→ **TASK INSTRUCTIONS**
Copy the following lines word for word, starting at the line containing "How far away from the viewer is" and ending at the line containing "4.40 metres".
-------- MATERIAL FOR THIS TASK
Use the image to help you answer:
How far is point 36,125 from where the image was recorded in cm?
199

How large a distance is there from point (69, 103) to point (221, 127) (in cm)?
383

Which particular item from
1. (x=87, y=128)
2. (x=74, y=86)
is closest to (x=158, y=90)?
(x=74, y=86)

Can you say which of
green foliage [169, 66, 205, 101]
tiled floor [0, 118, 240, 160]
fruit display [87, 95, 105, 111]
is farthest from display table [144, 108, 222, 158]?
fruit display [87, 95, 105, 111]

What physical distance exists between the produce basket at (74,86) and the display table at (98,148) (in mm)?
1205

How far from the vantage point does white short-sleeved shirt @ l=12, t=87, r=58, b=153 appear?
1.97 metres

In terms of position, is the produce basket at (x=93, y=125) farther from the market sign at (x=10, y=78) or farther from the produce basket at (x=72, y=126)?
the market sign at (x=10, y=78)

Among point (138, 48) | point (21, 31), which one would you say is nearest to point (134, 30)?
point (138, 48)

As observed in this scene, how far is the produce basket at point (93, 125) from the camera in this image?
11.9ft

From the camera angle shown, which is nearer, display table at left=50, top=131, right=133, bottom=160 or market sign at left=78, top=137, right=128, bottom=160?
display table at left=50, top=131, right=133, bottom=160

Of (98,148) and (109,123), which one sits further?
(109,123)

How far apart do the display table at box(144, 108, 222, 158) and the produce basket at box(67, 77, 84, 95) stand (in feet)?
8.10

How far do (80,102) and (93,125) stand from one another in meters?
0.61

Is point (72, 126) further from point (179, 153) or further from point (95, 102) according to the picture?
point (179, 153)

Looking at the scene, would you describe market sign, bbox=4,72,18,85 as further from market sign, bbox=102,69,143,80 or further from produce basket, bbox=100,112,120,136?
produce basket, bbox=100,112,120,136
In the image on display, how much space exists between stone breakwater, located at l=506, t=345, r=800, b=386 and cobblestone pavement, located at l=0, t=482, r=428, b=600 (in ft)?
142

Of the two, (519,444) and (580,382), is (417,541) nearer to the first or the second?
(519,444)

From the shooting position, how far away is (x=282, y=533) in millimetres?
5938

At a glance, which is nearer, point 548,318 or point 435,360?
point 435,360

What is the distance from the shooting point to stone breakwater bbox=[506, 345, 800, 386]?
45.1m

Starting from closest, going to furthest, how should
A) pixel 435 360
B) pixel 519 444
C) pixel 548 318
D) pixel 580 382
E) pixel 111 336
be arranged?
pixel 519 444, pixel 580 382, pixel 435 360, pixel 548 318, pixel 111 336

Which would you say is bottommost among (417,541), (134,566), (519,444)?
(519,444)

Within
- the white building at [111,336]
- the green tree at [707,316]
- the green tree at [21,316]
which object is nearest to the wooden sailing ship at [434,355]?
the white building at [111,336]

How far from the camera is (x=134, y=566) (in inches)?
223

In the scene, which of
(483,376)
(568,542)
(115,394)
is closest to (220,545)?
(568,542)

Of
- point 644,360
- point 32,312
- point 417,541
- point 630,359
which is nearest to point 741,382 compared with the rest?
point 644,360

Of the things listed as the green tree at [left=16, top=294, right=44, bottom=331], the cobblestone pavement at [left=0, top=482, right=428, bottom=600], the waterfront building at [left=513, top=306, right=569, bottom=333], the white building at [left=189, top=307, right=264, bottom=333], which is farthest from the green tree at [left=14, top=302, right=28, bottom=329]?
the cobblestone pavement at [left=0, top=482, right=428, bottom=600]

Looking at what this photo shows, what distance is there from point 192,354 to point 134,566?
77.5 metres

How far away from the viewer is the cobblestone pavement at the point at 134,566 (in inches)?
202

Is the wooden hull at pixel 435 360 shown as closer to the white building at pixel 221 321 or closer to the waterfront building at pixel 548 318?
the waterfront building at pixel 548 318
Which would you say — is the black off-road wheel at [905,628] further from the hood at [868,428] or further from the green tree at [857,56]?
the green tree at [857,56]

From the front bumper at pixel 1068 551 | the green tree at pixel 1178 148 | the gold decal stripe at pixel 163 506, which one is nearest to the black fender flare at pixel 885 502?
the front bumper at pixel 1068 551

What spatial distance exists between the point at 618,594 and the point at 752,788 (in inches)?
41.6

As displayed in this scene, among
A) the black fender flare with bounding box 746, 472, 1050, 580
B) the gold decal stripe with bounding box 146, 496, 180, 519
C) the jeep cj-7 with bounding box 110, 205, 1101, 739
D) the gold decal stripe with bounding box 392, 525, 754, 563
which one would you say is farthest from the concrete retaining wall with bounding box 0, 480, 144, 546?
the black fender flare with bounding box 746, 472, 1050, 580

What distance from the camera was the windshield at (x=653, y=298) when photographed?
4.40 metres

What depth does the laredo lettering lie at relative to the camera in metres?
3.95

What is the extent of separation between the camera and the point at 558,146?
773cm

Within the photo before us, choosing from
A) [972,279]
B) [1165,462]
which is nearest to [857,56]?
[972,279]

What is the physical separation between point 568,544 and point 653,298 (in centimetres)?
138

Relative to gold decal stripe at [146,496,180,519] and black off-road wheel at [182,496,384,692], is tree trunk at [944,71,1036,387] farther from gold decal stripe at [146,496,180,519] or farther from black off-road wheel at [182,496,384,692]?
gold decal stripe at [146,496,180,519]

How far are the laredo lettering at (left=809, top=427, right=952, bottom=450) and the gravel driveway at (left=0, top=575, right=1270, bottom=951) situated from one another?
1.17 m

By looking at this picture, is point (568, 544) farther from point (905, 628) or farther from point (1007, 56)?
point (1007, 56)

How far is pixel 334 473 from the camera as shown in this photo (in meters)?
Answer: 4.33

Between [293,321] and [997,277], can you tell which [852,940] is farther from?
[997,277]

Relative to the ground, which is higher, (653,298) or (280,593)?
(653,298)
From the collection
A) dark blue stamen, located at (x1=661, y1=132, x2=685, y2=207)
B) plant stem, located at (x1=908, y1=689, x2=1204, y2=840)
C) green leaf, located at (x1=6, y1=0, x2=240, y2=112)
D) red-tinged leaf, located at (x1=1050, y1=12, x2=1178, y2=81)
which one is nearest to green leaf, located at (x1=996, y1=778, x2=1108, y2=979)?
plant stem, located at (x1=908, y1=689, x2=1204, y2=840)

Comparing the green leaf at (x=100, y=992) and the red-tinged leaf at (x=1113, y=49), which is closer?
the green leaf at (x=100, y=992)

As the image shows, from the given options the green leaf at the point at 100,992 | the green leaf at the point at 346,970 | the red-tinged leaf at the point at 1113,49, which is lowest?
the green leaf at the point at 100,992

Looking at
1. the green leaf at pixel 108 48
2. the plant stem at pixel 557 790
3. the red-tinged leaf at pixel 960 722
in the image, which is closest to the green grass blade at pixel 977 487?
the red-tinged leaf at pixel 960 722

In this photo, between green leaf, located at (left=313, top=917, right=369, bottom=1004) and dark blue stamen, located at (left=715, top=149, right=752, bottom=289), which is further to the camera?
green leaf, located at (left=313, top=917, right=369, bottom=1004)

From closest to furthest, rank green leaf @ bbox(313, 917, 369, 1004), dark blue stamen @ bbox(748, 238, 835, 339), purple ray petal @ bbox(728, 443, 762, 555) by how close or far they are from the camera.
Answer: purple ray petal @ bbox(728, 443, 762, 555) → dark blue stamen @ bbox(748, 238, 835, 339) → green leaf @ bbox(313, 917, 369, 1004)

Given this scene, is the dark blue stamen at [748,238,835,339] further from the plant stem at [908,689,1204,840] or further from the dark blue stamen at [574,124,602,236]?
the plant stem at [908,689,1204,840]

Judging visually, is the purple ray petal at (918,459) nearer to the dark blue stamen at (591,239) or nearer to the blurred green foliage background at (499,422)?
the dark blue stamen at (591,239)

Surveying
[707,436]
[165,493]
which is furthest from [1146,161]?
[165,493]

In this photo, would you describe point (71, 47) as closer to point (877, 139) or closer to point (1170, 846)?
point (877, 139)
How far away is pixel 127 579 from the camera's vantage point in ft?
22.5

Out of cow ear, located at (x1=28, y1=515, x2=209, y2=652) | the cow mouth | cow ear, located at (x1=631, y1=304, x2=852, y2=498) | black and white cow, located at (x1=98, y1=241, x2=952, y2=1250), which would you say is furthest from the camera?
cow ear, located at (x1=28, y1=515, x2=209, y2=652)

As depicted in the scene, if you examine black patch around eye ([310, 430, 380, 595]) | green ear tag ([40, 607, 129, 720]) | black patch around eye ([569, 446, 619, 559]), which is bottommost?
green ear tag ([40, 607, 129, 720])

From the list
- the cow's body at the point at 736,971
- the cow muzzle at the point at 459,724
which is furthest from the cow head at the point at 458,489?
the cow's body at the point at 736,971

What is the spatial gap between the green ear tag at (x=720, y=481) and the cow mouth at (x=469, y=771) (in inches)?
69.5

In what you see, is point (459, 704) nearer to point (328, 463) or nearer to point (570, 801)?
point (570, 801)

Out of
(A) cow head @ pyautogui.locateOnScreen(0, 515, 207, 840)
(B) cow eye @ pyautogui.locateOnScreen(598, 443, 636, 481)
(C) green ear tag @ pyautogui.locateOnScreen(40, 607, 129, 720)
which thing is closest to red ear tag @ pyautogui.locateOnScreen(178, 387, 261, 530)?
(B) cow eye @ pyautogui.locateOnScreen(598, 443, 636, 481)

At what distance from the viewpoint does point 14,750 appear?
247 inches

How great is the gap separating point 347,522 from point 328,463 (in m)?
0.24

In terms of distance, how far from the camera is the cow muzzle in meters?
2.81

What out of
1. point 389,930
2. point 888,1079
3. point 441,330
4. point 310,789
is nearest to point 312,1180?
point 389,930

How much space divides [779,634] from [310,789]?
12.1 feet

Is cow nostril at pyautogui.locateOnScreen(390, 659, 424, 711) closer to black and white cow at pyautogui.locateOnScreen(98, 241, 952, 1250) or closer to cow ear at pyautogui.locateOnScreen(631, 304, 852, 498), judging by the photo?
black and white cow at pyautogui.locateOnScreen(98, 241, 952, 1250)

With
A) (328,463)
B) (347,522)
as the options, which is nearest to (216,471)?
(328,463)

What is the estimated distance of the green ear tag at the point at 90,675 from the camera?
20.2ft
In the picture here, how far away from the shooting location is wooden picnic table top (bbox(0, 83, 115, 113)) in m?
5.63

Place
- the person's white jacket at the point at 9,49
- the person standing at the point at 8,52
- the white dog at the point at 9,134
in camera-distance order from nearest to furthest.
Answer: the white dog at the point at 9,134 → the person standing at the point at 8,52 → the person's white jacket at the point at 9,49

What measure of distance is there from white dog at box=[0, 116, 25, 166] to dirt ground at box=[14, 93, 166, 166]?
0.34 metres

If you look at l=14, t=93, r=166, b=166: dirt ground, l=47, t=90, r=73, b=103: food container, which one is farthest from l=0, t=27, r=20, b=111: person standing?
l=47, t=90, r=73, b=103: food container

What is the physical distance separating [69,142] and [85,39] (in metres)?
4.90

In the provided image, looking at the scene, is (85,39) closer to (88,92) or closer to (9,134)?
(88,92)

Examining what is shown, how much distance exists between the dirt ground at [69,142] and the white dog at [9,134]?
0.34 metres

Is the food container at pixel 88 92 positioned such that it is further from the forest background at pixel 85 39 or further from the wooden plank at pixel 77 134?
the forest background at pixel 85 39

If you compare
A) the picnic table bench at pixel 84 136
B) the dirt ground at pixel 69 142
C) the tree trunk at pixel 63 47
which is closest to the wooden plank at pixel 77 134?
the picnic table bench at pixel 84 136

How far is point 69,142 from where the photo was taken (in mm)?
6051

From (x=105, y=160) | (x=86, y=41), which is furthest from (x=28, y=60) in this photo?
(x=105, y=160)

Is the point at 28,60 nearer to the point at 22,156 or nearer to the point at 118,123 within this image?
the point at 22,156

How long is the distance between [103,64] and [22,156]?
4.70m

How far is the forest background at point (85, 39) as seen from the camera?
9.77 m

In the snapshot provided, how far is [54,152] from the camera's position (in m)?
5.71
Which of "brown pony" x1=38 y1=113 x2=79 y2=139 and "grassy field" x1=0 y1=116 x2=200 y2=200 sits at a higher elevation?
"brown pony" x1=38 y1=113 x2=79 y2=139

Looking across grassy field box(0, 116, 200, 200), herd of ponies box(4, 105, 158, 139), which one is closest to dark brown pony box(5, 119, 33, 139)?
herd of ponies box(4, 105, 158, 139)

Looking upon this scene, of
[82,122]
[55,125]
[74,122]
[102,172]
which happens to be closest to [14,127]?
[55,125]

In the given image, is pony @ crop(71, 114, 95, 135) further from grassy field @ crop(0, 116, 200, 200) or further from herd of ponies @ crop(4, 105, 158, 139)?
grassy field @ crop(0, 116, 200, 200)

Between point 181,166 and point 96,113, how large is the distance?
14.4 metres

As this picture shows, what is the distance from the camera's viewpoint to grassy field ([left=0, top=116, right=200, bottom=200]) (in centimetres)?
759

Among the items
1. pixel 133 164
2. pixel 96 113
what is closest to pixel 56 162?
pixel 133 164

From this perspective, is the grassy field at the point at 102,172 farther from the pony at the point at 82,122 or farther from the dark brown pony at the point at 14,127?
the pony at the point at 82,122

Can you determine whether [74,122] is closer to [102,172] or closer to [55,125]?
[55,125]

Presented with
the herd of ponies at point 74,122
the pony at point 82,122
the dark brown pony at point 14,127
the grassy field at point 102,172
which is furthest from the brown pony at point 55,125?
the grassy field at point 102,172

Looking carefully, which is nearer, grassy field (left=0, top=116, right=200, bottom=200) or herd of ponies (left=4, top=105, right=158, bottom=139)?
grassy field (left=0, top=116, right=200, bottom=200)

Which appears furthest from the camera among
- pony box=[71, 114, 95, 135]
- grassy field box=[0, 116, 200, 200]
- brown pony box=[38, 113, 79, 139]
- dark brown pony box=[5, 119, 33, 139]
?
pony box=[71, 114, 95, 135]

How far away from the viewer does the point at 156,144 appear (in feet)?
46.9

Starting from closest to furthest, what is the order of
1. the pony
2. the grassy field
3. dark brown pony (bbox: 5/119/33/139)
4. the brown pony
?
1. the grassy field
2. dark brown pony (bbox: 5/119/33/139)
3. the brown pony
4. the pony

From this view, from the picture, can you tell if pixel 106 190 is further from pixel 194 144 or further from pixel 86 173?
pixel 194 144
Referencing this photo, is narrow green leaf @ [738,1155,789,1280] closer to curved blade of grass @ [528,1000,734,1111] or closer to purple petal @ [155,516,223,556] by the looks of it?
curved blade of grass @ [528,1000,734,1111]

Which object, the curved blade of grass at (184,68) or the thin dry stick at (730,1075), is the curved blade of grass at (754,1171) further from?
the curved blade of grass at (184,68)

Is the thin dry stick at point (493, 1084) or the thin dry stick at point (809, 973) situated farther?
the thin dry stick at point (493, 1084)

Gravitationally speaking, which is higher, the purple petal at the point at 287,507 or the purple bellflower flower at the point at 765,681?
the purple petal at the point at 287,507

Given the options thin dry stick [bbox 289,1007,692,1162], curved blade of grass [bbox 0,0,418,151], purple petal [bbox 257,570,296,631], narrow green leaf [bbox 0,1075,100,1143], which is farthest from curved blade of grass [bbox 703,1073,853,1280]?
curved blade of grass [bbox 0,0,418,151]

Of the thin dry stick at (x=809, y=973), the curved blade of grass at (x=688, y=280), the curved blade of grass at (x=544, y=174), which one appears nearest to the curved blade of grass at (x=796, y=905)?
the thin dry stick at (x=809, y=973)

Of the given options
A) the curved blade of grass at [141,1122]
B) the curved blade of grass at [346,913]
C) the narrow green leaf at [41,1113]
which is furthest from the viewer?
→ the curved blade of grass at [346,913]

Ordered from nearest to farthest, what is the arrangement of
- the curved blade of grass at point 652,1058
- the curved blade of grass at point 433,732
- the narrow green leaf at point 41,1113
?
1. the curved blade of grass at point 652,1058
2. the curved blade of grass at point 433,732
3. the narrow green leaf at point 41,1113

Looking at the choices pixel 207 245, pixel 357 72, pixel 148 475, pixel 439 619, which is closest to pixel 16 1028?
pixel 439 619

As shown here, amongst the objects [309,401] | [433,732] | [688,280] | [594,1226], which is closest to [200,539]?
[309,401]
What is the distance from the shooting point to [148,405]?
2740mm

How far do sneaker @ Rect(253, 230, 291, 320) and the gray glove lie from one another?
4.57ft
----------------
→ **SOLUTION TO THIS TASK**
How far away from the viewer is the cobblestone pavement at the point at 134,566 (in inches)?
202

Is the wooden hull at pixel 435 360 shown as closer to the white building at pixel 221 321 or closer to the waterfront building at pixel 548 318?
the waterfront building at pixel 548 318
Which would you say — is the black off-road wheel at [905,628] further from the hood at [868,428] or further from the green tree at [857,56]?
the green tree at [857,56]

From the front bumper at pixel 1068 551 | the green tree at pixel 1178 148 | the gold decal stripe at pixel 163 506, which one is nearest to the black fender flare at pixel 885 502?
the front bumper at pixel 1068 551

What spatial distance exists between the point at 618,594 and the point at 752,788 (in inches)?
41.6

As displayed in this scene, among
A) the black fender flare with bounding box 746, 472, 1050, 580
B) the gold decal stripe with bounding box 146, 496, 180, 519
C) the jeep cj-7 with bounding box 110, 205, 1101, 739
D) the gold decal stripe with bounding box 392, 525, 754, 563
which one would you say is farthest from the concrete retaining wall with bounding box 0, 480, 144, 546?
the black fender flare with bounding box 746, 472, 1050, 580

What distance from the camera was the windshield at (x=653, y=298) when photographed?
4.40 metres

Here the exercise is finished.